Stéphane Dion figure actuellement parmi les hommes politiques les plus connus du
Canada, notamment dans le Parti Libéral. Même s'il a déjà occupé précédemment différents postes au sein du gouvernement, c'est surtout son titre de député représentant la circonscription de Saint- Laurent-Cartierville qui prédomine en grande partie toute sa carrière. Bien récemment, sa popularité s'est encore renforcée par sa grande aspiration à devenir premier ministre. Nous allons essayer de retracer succinctement le parcours qu'il a suivi jusqu'ici dans le domaine sociopolitique. Stéphane Dion est né le 28 septembre 1955 à Québec. Son père, Léon Dion, était lui aussi un politologue fédéraliste et également une personnalité bien distinguée de l'époque, notamment dans le milieu universitaire, tandis que sa mère Denise est une Française née à
Paris. Ce mariage a permis à notre homme d'obtenir une double nationalité, française et canadienne, à lui comme à ses trois frères et sa soeur. Notons au passage que le fait de détenir ces deux citoyennetés différentes devint plus tard un sujet de controverse qui l'empêcha de poursuivre librement certaines de ses ambitions dans sa carrière politique.
Néanmoins, Dion affirme ne pas détenir un passeport français. De ce fait, il n'a jamais pris part à un quelconque vote dans une élection française... L'inclinaison de Stéphane Dion vers l'environnement politique apparut alors qu'il était encore adolescent. Il côtoya le mouvement souverainiste en participant à la campagne du Parti québécois. Il a mentionné plus tard en interview, son vif intérêt dans le temps, à défier son père. Ce dernier, a-t-il dit, raisonnait comme un adulte et parlait toujours calmement de façon très respectueuse.
Ce penchant pour la politique a probablement joué un rôle majeur dans son choix futur en terme d'orientation des études. Parlant de ses références universitaires, Dion a obtenu le baccalauréat en 1977, puis il décrocha une maîtrise en science politique en 1979 à l'Université Laval. En 1984, après avoir eu son doctorat d'État en sociologie qui lui a été délivré par l'Institut d'études politiques de Paris, il dispense des cours de sciences politiques à l'Université de Moncton. De 1984 à janvier 1996, il enseigne à l'Université de
Montréal. Parallèlement, il était également professeur convié auprès du Laboratoire d'économie publique de Paris, tout en étant chargé d'études principales auprès de Brookings Institution de Washington, D.C. et du Centre canadien de gestion.

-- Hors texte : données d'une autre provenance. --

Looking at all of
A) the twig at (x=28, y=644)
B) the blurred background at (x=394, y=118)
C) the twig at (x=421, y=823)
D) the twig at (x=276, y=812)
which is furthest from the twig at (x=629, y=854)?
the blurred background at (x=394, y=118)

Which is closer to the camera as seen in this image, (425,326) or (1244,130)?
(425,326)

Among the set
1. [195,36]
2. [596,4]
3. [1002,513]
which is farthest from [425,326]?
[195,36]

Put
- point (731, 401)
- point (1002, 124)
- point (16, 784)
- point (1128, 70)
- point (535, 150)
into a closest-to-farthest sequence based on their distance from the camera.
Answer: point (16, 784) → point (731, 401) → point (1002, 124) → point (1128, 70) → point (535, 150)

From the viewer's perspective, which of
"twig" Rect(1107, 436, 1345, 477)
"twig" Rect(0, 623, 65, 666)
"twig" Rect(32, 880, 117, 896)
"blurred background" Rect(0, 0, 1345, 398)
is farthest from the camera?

En résumé, son domaine de compétence est surtout l'étude de l'administration publique. Il est avant tout spécialisé dans l'analyse et la théorie de l'organisation. De ce fait, il n'a pas cessé de publier des ouvrages et des articles traitant de divers sujets de science politique, d'administration et de gestion publique depuis 1987 jusqu'en 1995. De plus, il était lui-même le co-directeur de la Revue canadienne de science politique.
Son entrée au pouvoir commence le 25 janvier 1996 lors de sa nomination à la place de ministre des Affaires intergouvernementales. Le 25 mars de cette même année, il est élu en liste complémentaire en tant que député de la circonscription de Saint-Laurent-Cartierville. En juin 1997 et en novembre 2000, Dion est encore réélu à cette même place pour faire partie des membres du parlement de la Chambre des communes du Canada. Par ailleurs, après le référendum de 1995, il devient ministre chargé de l'Unité canadienne sous le régime du premier ministre Jean Chrétien.
Puis, il devint ministre de l'Environnement de Paul Martin. Mais en décembre 2003, ce dernier lui a enlevé le pouvoir de participer au conseil des ministres. Le 28 juin 2004, on l'a nommé ministre de l'Environnement. Le 23 janvier 2006, il a été de nouveau élu par le parti opposant. Le 2 décembre 2006, il émerge à la tête du PLC après avoir mené l'élection à 54,7 % des votes contre 45,3 %, à l'encontre de son rival Michael Ignatieff. Dion est alors la 11ème personne à assumer cette fonction de Chef du Parti Libéral de Canada jusqu'ici. Mais la convoitise du pouvoir ne s'arrête pas là pour notre homme politique. Dernièrement, lors de l'élection générale du 14 octobre 2008, il ambitionna le poste de premier ministre. Hélas, le titre ne lui est pas encore destiné. En effet ou du moins pour le moment, il n'a qu'à regagner son poste de Chef de l'opposition officielle composée de 76 députés actifs.